01.02.28

ジャン・イーモウの武侠映画

 今年10月に撮影予定の、ジャン・イーモウ〈張藝謀〉監督の武侠映画『英雄』(仮題)について。ジャン・イーモウのスタッフの話では、キャストに予定しているのはマギー・チャン〈張曼玉〉トニー・レオン〈梁朝偉〉ジアン・ウエン〈姜文〉(始皇帝役)、さらに希望ジェット・リー〈李連杰〉

 以前、【南方都市報】が、イーモウはジャッキー・チェン〈成龍〉を始皇帝に希望しているというニュースを出して、それが香港誌にも取り上げられてしまったが、(そして今は、ジャッキーはスケジュールが合わないので始皇帝役はジアン・ウエンになったという話にされているが)、もともとジャッキー・チェンにオファーの予定はなかったそう。

 ジャン・イーモウがスタッフと相談していた段階では刺客のひとりにジャッキー・チェンの名があがっていたが、ジャッキーにすると、刺客に合わせて始皇帝の年齢も上にしなくては釣り合わないので、そうすると話に合わなくなる。『英雄』はそもそも荊軻の話とは関係なく(荊軻だったらチェン・カイゴー〈陳凱歌〉監督『始皇帝暗殺〈荊軻刺秦王〉』と同じになってしまう)、もっと時代の早い、稗史(野史)の暗殺事件で、秦王・始皇帝はそれほど年齢がいっていない。(そ・う、ジアン・ウエンはまだ38歳なのです。)

 で、3人めの刺客にはジェット・リーを希望しているという話だが、ジャン・イーモウは去年すでにジェット・リーに打診ずみとか。しかし色よい返事はもらえていない。リンチェに、彼の今のギャラ900万米ドルを払えないことと、リンチェも『ファースト・エンペラー(始皇帝)』の企画を持っているので、かぶるのが嫌なのかもしれない。

【毎日新報】

01.02.28

シエ・フェイ監督

 シエ・フェイ〈謝飛〉監督が【新波网】のチャットで語ったところによると:今までの監督作9本のうち、気に入っているのは、わりと現代的な感覚の、ジアン・ウエン〈姜文〉主演『本命年』、古風な『香魂女/湖に生きる〈香魂女〉』、そして新作の『益西卓瑪』。

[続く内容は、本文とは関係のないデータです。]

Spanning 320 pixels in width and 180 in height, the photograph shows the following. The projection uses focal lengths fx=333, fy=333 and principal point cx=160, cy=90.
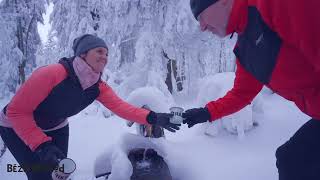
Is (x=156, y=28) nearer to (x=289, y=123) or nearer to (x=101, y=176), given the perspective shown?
(x=289, y=123)

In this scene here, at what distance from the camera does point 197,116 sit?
294 cm

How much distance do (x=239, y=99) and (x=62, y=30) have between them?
40.8 ft

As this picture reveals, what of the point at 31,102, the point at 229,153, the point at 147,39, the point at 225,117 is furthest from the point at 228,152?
the point at 147,39

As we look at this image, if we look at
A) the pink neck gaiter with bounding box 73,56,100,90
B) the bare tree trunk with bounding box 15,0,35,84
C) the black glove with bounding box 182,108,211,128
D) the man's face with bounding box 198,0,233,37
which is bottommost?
the bare tree trunk with bounding box 15,0,35,84

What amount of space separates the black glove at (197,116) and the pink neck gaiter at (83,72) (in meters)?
0.91

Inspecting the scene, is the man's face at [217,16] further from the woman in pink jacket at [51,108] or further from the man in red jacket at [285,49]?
the woman in pink jacket at [51,108]

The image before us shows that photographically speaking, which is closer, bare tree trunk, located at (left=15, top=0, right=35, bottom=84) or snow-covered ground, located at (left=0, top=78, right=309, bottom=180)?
snow-covered ground, located at (left=0, top=78, right=309, bottom=180)

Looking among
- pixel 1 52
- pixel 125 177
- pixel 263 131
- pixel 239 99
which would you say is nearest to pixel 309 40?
pixel 239 99

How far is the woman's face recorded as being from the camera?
3014 mm

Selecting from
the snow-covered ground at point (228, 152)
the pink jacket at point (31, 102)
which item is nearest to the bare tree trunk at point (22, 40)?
the snow-covered ground at point (228, 152)

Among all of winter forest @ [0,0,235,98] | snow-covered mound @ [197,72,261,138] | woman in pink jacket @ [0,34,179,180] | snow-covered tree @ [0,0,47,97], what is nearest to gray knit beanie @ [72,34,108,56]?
woman in pink jacket @ [0,34,179,180]

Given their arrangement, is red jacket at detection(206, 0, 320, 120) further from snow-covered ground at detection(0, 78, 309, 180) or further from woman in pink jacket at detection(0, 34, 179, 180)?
snow-covered ground at detection(0, 78, 309, 180)

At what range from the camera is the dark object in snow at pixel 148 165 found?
3.18 meters

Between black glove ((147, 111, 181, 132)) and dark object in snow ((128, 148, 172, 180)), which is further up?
black glove ((147, 111, 181, 132))
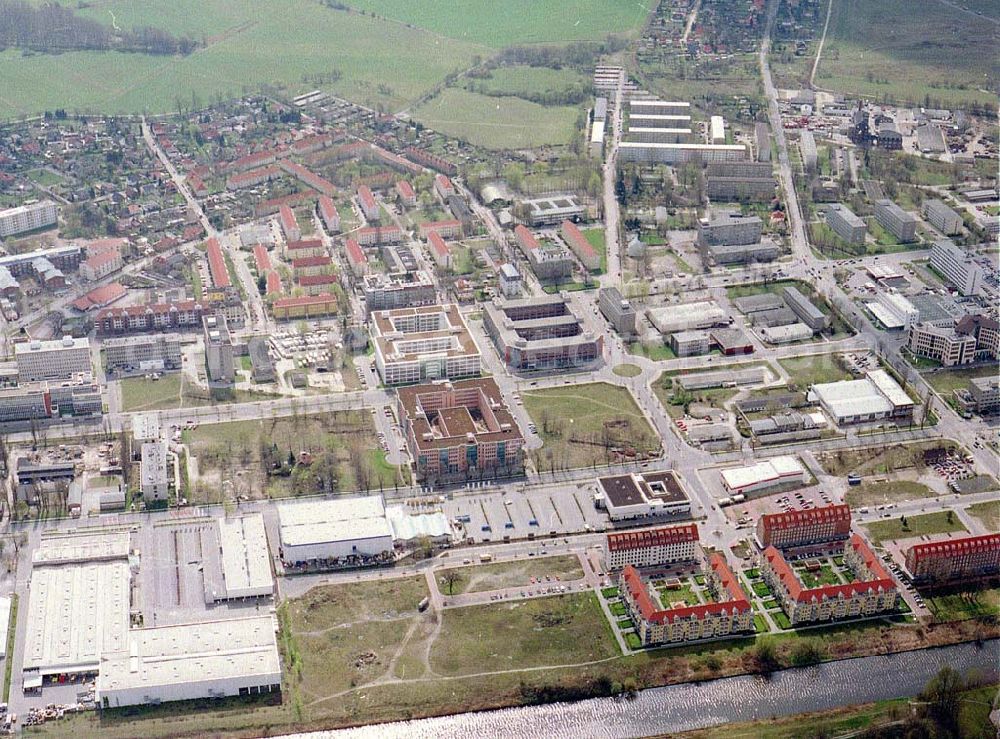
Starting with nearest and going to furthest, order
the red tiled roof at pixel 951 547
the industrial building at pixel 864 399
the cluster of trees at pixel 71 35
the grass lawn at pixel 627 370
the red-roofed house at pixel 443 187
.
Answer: the red tiled roof at pixel 951 547 < the industrial building at pixel 864 399 < the grass lawn at pixel 627 370 < the red-roofed house at pixel 443 187 < the cluster of trees at pixel 71 35

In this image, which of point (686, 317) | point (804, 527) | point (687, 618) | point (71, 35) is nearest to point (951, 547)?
point (804, 527)

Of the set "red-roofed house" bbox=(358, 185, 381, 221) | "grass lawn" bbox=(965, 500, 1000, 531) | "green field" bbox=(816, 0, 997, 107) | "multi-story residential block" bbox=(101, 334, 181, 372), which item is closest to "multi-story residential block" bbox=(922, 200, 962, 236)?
"green field" bbox=(816, 0, 997, 107)

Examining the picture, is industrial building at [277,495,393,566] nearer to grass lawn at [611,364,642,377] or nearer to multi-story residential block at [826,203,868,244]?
grass lawn at [611,364,642,377]

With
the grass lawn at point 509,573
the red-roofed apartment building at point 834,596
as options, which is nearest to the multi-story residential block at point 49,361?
the grass lawn at point 509,573

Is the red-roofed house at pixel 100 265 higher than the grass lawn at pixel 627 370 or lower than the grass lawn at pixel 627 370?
lower

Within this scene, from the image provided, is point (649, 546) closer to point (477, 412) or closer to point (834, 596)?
point (834, 596)

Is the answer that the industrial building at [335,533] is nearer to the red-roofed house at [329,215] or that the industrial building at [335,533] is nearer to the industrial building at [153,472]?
the industrial building at [153,472]
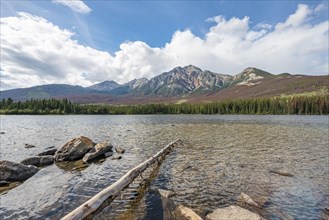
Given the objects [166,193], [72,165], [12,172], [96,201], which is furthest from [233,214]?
[72,165]

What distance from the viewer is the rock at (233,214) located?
11227 millimetres

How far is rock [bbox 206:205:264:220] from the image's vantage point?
11.2m

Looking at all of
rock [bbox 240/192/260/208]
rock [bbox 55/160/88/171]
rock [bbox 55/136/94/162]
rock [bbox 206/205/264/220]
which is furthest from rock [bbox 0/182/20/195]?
rock [bbox 240/192/260/208]

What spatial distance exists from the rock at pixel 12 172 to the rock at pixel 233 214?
15318mm

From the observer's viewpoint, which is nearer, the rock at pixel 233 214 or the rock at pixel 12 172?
the rock at pixel 233 214

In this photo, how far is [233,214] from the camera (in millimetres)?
11750

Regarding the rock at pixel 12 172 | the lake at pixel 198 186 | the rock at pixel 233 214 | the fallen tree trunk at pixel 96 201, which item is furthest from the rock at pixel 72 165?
the rock at pixel 233 214

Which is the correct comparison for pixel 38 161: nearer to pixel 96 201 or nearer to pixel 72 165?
pixel 72 165

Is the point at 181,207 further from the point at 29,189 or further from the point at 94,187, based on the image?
the point at 29,189

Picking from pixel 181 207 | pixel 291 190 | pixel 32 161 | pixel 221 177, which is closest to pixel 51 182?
Answer: pixel 32 161

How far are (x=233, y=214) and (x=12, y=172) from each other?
1684 cm

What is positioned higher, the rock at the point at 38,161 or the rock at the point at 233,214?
the rock at the point at 233,214

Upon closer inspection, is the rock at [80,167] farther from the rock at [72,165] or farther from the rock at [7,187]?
the rock at [7,187]

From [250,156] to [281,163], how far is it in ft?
12.9
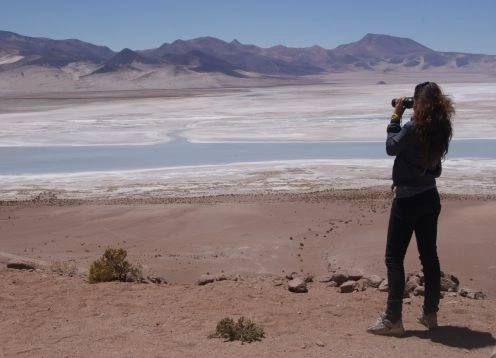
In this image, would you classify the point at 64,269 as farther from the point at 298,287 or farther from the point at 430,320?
the point at 430,320

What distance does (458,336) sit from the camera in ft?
15.9

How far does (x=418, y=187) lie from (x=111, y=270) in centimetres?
329

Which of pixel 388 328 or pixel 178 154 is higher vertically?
pixel 388 328

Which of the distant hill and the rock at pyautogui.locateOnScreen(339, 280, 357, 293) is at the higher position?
the distant hill

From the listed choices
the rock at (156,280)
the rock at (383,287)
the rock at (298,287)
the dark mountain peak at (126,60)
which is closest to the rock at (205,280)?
the rock at (156,280)

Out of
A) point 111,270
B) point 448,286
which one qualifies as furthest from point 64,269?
point 448,286

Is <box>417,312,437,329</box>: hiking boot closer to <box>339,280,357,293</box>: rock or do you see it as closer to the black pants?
the black pants

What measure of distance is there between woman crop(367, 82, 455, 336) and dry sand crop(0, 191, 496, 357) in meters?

 『グリーン・デスティニー〈臥虎藏龍〉』については、中国文化、中国カンフーを題材にした中国語映画を全米商業マーケットに乗せ、中国語圏映画の道を作ったと評価しながらも、映画自体は凡庸でつまらん、と言っている。外国人はブルース・リー〈李小龍〉映画以来中国カンフー映画といえるものをほとんど観ていないので、優劣を比較できないのだ。聡明なアン・リー〈李安〉が映画に入れこんだ、文化の匂い、江湖の恩怨、強いふたりの女性も好評の原因となった。・・・・

 ジャオ・ウエイ〈趙薇〉を観たときは、なんて眼が大きいんだ、と思った。・・・・スターがいい俳優になれるかどうかはその人しだいだ。ジャオ・ウエイが今のような状況でも自分の演技を磨き続け、努力を続ければ、女優生命は長く保つだろう。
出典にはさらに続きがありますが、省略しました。